The relationship between the Elo systems and IRT is leveraged in learning systems like “Math Garden”. Namely, each student and practice item can be viewed as two players competing against one another. The student wants to “win” against the item by solving it; the items wants to “win” against the learner by preventing the student from solving it. Every time a student is “matched up” against an item, we note the outcome (success if the student solves the item) and update the student ability and item difficulty according to the Rescorla-Wagner rule. This scheme has nice intuitive properties. For example, if a student solves an item, we should update their ability. We don’t want to update by much if this outcome was expected (e.g., if a very smart student solves a very easy problem). However, if an average student solves a very difficult problem, we’d want to change our view of the student as “average”. Applying the update rule from the Elo system to the ability-testing context of IRT, we can define a rule for updating the estimated ability and item difficulty:

\theta' = \theta + K_\theta (Z - f(\theta; \delta)) \\ \delta' = \delta + K_\delta (1 - Z - f(\theta; \delta))

It seems reasonable to define learning progress as “change in ability over time”, or \Delta \theta (allowing progress to be negative, i.e., allowing regress). The magnitude of learning progress is determined by K_\theta and the discrepancy between Z and f(\theta; \delta). Letting p_z = P(Z = z \mid \theta, \delta), we can define the expected learning progress as:

\begin{align*} \mathbb{E}_{Z}[|\Delta \theta|] = \sum_z p_z K_\theta |z - p_z| & = K_\theta \sum_z (z - p_z) \\ & = K_\theta \Big[ (1 - p_z) |0 - p_z| + p_z |1 - p_z| \Big] \\ & = 2 K_\theta p_z (1 - p_z) \end{align*}

In other words:

\mathbb{E}_{Z}[|\Delta \theta|] \propto p_z (1 - p_z)
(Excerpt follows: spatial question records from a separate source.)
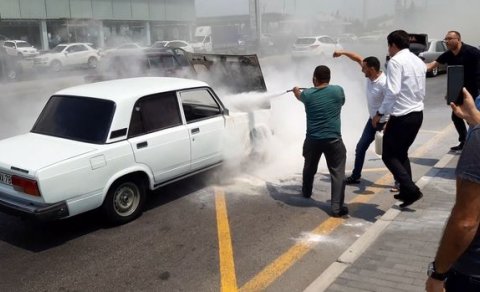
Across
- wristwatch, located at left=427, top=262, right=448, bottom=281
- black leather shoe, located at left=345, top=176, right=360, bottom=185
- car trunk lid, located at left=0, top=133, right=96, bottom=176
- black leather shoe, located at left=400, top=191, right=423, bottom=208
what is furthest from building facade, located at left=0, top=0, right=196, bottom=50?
wristwatch, located at left=427, top=262, right=448, bottom=281

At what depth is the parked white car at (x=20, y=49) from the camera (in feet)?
63.8

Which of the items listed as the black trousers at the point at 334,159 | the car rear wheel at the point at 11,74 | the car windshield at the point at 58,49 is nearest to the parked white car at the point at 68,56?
the car windshield at the point at 58,49

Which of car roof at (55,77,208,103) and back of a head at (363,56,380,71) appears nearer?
car roof at (55,77,208,103)

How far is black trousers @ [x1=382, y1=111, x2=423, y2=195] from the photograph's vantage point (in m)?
5.02

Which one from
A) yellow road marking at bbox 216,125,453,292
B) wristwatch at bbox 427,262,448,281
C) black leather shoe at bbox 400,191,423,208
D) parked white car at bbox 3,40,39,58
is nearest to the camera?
wristwatch at bbox 427,262,448,281

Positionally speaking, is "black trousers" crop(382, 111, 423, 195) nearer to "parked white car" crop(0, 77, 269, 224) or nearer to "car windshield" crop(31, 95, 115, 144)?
"parked white car" crop(0, 77, 269, 224)

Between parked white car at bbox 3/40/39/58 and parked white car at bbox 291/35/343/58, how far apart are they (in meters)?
13.1

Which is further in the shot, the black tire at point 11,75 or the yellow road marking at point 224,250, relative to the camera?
the black tire at point 11,75

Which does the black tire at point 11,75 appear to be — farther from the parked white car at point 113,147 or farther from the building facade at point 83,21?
the parked white car at point 113,147

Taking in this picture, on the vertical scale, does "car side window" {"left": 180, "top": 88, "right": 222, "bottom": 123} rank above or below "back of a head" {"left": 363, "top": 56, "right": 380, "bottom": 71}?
below

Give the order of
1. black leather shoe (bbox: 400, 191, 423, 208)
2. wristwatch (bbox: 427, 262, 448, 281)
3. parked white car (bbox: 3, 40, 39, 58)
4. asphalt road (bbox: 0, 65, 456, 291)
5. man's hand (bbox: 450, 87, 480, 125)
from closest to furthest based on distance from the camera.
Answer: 1. wristwatch (bbox: 427, 262, 448, 281)
2. man's hand (bbox: 450, 87, 480, 125)
3. asphalt road (bbox: 0, 65, 456, 291)
4. black leather shoe (bbox: 400, 191, 423, 208)
5. parked white car (bbox: 3, 40, 39, 58)

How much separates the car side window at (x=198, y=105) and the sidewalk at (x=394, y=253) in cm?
265

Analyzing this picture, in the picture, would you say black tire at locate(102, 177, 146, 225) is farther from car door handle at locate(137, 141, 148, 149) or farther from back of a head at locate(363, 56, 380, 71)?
back of a head at locate(363, 56, 380, 71)

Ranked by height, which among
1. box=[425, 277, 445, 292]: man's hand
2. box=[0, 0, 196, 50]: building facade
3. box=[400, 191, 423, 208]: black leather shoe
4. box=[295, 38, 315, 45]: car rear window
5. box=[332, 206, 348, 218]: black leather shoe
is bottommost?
box=[332, 206, 348, 218]: black leather shoe
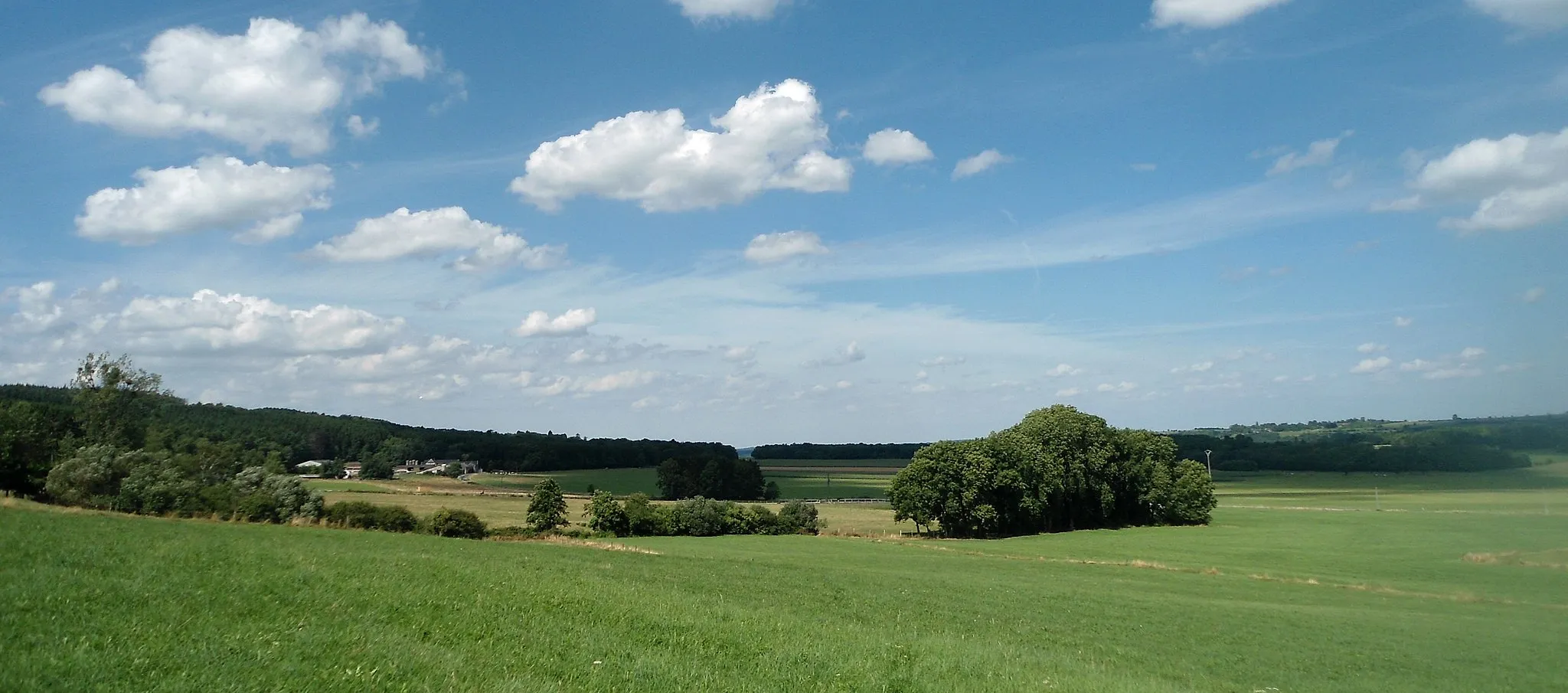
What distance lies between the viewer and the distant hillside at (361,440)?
441 ft

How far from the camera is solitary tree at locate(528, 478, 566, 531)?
83.0 metres

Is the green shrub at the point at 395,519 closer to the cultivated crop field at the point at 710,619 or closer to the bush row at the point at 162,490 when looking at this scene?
the bush row at the point at 162,490

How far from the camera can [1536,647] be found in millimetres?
29984

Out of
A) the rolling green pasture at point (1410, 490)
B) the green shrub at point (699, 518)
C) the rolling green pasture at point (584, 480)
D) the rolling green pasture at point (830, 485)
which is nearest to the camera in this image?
the rolling green pasture at point (1410, 490)

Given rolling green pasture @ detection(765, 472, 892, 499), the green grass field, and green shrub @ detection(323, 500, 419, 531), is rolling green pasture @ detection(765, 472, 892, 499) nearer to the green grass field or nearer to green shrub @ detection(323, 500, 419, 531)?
green shrub @ detection(323, 500, 419, 531)

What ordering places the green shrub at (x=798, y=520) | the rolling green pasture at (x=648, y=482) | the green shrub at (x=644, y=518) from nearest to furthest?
the green shrub at (x=644, y=518) < the green shrub at (x=798, y=520) < the rolling green pasture at (x=648, y=482)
The function has an inverted-U shape – it peaks at p_z = 0.5, suggesting that the student can expect to learn the most from items that match their ability level (in IRT terms). If the item is too easy or too difficult, learning progress is expected to be low.

Achievement Motivation

In 1957, a motivation psychologist John Atkinson proposed model of achievement motivation. The model assumes that motivation to pursue a particular goal g is a function of 3 factors: motive m, expectancy p, and incentive value v: g = mpv. Defining the incentive value as 1-p, we get:

g = mp(1-p)

Setting v = (1-p) corresponds to valuing goals that are difficult to achieve.

Concluding Remark

It should be obvious that Atkinson’s model is similar to the definition of expected learning progress we arrived at above. In 2025, I co-authored a paper, where we discussed several theories of curiosity that predict an inverted-U relationship between curiosity and knowledge. There, I speculated that motivational mechanisms like Atkinson’s may approximate an idealistic notion of learning-progress maximization as an optimal way to optimize one’s knowledge. Considering how learning progress might be defined in the context of IRT and automated learning systems, my speculation gains more traction (at least in my head). It seems like achievement motivation might be a mechanism that achieves (expected) learning-progress maximization without an explicit computation (or approximation) of the derivative of some learning function.